Vårbynätverket
- Founder: Chihab Lamouri
- Years active: 2010 - present
- Territory: Vårby, Huddinge Municipality
- Ethnicity: Moroccans, Algerians, Tunisians
- Membership: 50 -100 members
- Activities: Illegal drug trade

= Vårbynätverket =

Crime gang in Stockholm, Sweden

Vårbynätverket (lit. 'the Vårby network') is a crime gang that was active from the 2010s onwards in Stockholm's organized crime. Based in Vårby district in Huddinge Municipality, Stockholm, it was led by gangster Chihab Lamouri.

== Trials ==

=== Encrochat evidence and trial ===
In 2020, the Swedish police launched an operation against the network and Lamouri was arrested in Spain, suspected of planning of gang-related murders and shootings, including plans against rivals, kidnappings, robbery, gross destruction of public property, extortion and aggravated weapon crime. The arrest was made based on materials from the EncroChat communication service that was cracked by the police in France with Swedish police gaining access to thousands of encrypted conversations of the gang via Europol. Lamouri was using the alias "Mujaheed" (Muslim warrior for his faith). Defense attorneys tried to invalidate Encrochat's evidence by claiming that it had been collected in violation of international agreements, but judges ruled that prosecutors could use it in the trial.

In April 2021, the trial against dozens of the network's members in Stockholm District Court began and continued until 16 June 2021. 27 people with connections to the network were sentenced to a total of 147 years in prison. Gang network leader Chihab Lamouri was sentenced to 17 years and 10 months in prison for attempted murder, aggravated assault and general destruction. Vårbynätverket is allegedly involved in a dozen shootings perpetrated in Stockholm.

===Kidnapping of rapper===
Prominent cases against Vårbynätverket included the brief kidnapping in April 2020 of a famous Swedish rap artist Nils Kurt Erik Einar Grönberg known as Einár. Two other Swedish rappers Yasin Abdullahi Mahamoud (better known as Yasin) and rapper Haval Khalil (known as Haval) were convicted and sentenced to 10 months in prison for Yasin and 2 1/2 years for Haval for complicity in the kidnapping. Einár was murdered on 21 October 2021 in a gun killing. He was due to testify against Vårbynätverket a few days later.

=== Possession of firearms trial ===
In the Södertörn District Court, the gang was involved in serious weapon crimes, including the confiscation by police of handguns, explosives, narcotics and money from a household occupied by an 18-year-old gang member and his collaborating family. Those proceedings ended with convictions of affiliated members in July 2021.
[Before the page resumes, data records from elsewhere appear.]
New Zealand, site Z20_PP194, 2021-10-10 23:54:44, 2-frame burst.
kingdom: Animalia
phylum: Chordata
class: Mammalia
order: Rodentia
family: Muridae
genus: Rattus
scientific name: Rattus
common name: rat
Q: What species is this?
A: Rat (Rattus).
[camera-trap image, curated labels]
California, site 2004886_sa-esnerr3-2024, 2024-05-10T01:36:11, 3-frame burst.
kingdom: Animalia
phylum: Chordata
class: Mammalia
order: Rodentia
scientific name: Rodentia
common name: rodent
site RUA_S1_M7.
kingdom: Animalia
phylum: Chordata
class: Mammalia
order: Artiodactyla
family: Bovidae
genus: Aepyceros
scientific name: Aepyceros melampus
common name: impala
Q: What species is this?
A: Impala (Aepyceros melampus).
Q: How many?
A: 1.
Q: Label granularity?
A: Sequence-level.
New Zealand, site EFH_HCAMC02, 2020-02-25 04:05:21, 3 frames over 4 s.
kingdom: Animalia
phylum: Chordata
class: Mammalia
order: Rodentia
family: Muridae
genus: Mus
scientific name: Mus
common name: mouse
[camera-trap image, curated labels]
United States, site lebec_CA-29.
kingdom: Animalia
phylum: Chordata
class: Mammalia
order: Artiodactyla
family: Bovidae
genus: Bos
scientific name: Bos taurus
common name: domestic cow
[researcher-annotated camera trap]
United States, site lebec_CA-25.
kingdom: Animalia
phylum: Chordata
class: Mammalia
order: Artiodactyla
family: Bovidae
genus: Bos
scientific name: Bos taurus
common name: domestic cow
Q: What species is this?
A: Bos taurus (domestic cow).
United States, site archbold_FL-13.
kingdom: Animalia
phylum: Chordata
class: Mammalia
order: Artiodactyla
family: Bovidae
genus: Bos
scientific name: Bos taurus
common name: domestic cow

=== Kungens Kurva shooting trial ===
Gang members were also tried in the Kungens Kurva-rättegången case. Three individuals were charged with gang shooting that took place at a gas station in Kungens Kurva in January 2020. People in a passing car opened fire targeting to eliminate a rival gang leader to Vårbynätverket and trying to put an end to the rival gang's activities. Although the leader of that gang survived the shooting, a young friend of his sitting nearby was killed and the friend's girlfriend seriously injured in the head. Shortly afterwards, a 24-year-old individual Jonas El Gourari belonging to the Vårbynätverket was arrested. He was initially sentenced by the district court to 17 years and 10 months in prison, and upon appeal by prosecution to life imprisonment.

==Repercussions==
The lawyer Amir Amdouni, defense attorney for the gang, was fired from his post as public defender for one of the murder suspects after disclosing classified information covered by preliminary investigation secrecy (Swedish: förundersökningssekretess). Amdouni and another defense lawyer Ekrem Göngör were expelled from the Swedish Bar Association for providing the criminals with classified information and for complicating criminal investigations. Both worked at the law firm Devlet, which handled several trials of Vårbynätverket gang criminals and allegedly communicated with the gang criminals under the pseudonyms "Kungen" (meaning The King) and "Prinsen" (meaning The Prince) as per the EncroChat recordings.

According to the Huddinge police in Sweden, the operation against Vårbynätverket and arrest of many key figures in it has led to a new generation of criminal gangs beginning to fill the void in the drug trade that the network left behind.